If both parents suffer from seasonal allergies, there is a better than two-thirds chance that the individual will experience them. If only one parent had seasonal allergies, the risk drops to below 60%.
Both a blood test and a skin test are available to diagnose seasonal allergies. Each test is capable of diagnosing the cause of the symptoms with near absolute certainty almost immediately.
Seasonal Allergies: Treatment
There are a variety of treatments available for season allergies, many of which also treat chronic allergies. Over the counter medications are perhaps the most commonly used treatment, whilst nasal decongestants, antihistamines, and even allergy shots have also been proven effective.
When the symptoms are primarily nasal in nature, antihistamines are considered the best option.

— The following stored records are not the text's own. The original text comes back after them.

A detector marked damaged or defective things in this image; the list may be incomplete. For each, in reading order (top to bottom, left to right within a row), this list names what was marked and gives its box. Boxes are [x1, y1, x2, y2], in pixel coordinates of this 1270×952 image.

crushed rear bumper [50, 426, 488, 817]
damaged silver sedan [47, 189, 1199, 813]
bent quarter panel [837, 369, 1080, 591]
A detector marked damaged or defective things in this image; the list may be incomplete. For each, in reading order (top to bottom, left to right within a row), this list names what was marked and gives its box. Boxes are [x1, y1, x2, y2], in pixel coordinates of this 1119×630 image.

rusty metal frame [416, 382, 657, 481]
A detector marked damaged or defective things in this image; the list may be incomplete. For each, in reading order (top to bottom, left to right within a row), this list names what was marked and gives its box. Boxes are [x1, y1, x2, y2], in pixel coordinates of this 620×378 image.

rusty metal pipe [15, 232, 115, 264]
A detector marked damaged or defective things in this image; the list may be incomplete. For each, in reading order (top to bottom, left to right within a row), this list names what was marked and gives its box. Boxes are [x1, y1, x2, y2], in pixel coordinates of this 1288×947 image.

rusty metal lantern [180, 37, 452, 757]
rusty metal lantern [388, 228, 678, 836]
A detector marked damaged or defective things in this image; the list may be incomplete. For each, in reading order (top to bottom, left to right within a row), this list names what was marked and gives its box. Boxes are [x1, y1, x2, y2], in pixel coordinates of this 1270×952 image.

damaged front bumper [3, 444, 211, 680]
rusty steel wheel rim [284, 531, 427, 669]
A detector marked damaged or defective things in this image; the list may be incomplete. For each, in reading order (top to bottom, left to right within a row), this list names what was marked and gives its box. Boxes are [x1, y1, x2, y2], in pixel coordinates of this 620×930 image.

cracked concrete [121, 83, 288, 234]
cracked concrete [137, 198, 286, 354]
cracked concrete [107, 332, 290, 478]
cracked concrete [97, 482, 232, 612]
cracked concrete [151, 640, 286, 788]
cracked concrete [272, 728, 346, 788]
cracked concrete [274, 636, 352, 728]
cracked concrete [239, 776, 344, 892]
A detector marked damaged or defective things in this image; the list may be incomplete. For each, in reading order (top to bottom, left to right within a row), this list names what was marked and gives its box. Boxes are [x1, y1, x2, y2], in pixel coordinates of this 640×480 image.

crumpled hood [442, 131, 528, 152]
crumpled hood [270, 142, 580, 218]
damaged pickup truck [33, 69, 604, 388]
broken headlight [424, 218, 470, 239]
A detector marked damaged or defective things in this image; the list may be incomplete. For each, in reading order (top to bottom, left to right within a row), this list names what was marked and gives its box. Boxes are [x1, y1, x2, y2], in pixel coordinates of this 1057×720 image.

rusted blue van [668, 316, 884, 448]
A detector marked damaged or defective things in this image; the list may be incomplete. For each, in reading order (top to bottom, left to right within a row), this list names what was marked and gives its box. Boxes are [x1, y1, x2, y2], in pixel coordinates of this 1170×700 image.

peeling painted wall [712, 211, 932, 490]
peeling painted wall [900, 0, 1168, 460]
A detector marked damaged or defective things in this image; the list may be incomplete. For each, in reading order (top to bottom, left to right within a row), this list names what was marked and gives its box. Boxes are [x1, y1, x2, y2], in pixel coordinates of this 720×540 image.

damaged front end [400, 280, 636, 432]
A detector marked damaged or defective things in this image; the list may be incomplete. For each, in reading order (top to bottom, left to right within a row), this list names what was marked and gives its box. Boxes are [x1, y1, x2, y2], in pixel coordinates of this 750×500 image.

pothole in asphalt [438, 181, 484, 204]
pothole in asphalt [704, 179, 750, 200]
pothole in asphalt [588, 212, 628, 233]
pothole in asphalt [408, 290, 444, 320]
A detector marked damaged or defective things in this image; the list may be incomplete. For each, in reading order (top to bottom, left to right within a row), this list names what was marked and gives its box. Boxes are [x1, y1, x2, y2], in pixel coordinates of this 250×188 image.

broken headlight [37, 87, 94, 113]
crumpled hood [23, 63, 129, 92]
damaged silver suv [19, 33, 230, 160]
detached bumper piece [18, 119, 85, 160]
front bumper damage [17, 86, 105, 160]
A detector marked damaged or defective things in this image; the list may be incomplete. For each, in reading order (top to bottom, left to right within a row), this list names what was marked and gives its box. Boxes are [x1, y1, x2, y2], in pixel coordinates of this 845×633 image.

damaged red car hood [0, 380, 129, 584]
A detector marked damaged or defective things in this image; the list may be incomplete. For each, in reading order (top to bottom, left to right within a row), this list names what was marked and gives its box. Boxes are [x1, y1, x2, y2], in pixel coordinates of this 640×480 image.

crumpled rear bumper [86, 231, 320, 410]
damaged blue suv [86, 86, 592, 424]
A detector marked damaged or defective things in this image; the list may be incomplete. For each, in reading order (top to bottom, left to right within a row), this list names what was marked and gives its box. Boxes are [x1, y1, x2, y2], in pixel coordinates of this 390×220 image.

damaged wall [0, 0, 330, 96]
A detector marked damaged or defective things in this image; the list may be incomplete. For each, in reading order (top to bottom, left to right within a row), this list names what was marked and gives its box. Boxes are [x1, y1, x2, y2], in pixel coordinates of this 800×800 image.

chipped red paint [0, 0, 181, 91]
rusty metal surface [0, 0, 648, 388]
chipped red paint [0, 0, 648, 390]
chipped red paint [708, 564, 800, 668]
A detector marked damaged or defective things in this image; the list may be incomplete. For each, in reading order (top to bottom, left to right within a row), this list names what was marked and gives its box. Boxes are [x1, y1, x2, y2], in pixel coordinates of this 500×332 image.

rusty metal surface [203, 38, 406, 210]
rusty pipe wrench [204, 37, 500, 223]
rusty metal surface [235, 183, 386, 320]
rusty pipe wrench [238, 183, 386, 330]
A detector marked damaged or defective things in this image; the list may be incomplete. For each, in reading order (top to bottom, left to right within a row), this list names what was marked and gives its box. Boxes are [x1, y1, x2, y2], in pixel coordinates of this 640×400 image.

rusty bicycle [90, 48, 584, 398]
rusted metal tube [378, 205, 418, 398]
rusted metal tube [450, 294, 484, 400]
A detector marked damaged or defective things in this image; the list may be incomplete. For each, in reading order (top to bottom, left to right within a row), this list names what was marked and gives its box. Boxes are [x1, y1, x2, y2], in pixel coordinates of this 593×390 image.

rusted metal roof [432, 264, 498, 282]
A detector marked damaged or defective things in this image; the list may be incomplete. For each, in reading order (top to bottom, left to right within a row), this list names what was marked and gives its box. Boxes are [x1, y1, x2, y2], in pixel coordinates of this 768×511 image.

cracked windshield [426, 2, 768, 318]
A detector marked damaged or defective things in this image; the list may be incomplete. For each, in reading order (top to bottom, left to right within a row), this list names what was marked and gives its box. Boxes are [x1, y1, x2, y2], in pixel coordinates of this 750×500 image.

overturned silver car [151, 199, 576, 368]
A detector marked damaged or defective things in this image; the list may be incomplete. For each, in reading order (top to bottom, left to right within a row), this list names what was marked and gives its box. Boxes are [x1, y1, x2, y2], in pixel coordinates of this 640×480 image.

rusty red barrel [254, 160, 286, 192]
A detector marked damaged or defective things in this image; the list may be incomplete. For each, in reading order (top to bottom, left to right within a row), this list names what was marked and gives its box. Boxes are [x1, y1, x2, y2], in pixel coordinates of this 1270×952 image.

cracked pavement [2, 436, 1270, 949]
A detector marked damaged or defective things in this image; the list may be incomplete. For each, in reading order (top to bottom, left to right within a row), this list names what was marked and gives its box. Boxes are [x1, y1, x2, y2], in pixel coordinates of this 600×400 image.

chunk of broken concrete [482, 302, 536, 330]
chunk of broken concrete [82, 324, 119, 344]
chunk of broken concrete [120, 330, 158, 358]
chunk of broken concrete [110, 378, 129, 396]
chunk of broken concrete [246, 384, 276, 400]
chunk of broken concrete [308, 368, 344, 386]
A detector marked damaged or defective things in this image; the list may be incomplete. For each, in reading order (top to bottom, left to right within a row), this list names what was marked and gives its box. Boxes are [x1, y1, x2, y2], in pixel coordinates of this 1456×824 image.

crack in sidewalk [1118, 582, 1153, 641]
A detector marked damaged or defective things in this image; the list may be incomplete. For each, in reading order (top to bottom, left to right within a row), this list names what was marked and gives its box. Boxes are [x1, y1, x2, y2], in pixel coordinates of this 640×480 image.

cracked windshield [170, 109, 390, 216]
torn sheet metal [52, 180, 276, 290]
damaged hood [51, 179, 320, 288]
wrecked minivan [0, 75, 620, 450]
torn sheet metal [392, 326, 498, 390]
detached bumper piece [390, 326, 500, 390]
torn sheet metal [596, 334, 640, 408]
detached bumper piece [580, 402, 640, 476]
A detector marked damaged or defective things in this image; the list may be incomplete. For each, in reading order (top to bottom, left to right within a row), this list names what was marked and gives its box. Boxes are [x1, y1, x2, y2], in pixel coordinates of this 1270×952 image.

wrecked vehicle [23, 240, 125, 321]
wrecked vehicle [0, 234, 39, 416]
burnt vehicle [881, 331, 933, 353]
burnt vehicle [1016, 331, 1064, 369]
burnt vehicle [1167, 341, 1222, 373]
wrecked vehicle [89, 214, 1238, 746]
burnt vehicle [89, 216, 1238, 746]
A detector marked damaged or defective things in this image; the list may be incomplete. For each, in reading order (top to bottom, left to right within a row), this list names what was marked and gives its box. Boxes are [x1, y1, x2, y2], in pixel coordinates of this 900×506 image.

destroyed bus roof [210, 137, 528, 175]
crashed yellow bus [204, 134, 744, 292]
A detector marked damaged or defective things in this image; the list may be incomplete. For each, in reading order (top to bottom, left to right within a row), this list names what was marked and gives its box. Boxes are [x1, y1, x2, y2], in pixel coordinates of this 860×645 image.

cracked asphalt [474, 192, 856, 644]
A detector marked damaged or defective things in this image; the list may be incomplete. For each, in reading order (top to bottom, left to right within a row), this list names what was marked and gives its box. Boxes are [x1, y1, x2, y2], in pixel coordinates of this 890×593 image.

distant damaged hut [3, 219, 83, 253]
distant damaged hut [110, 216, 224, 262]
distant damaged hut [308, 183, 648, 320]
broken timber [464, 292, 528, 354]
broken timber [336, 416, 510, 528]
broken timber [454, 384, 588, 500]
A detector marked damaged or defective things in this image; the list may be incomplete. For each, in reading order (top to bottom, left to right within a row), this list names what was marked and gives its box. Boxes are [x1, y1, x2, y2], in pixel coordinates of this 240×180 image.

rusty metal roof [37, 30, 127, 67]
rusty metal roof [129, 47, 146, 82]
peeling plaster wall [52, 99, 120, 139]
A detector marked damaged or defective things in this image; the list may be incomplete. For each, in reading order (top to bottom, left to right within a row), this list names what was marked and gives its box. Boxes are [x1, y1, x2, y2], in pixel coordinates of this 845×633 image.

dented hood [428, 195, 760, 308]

If they do not solve the problem on their own, they can be combined with pseudoephedrine to help relieve a congested nose or halt sneezing.
Over the counter medications such as Benadryl tend to work quite well but may cause drowsiness. Recently, non-drowsy variations have entered the market.
For those experiencing extreme allergy symptoms, allergy shots (immunotherapy) are also available. This treatment is generally reserved for those who tend to have strong reactions to allergy medications or particularly unmanageable symptoms. These shots are usually administered by a doctor or other licensed medical professional, and they are good until the following allergy season.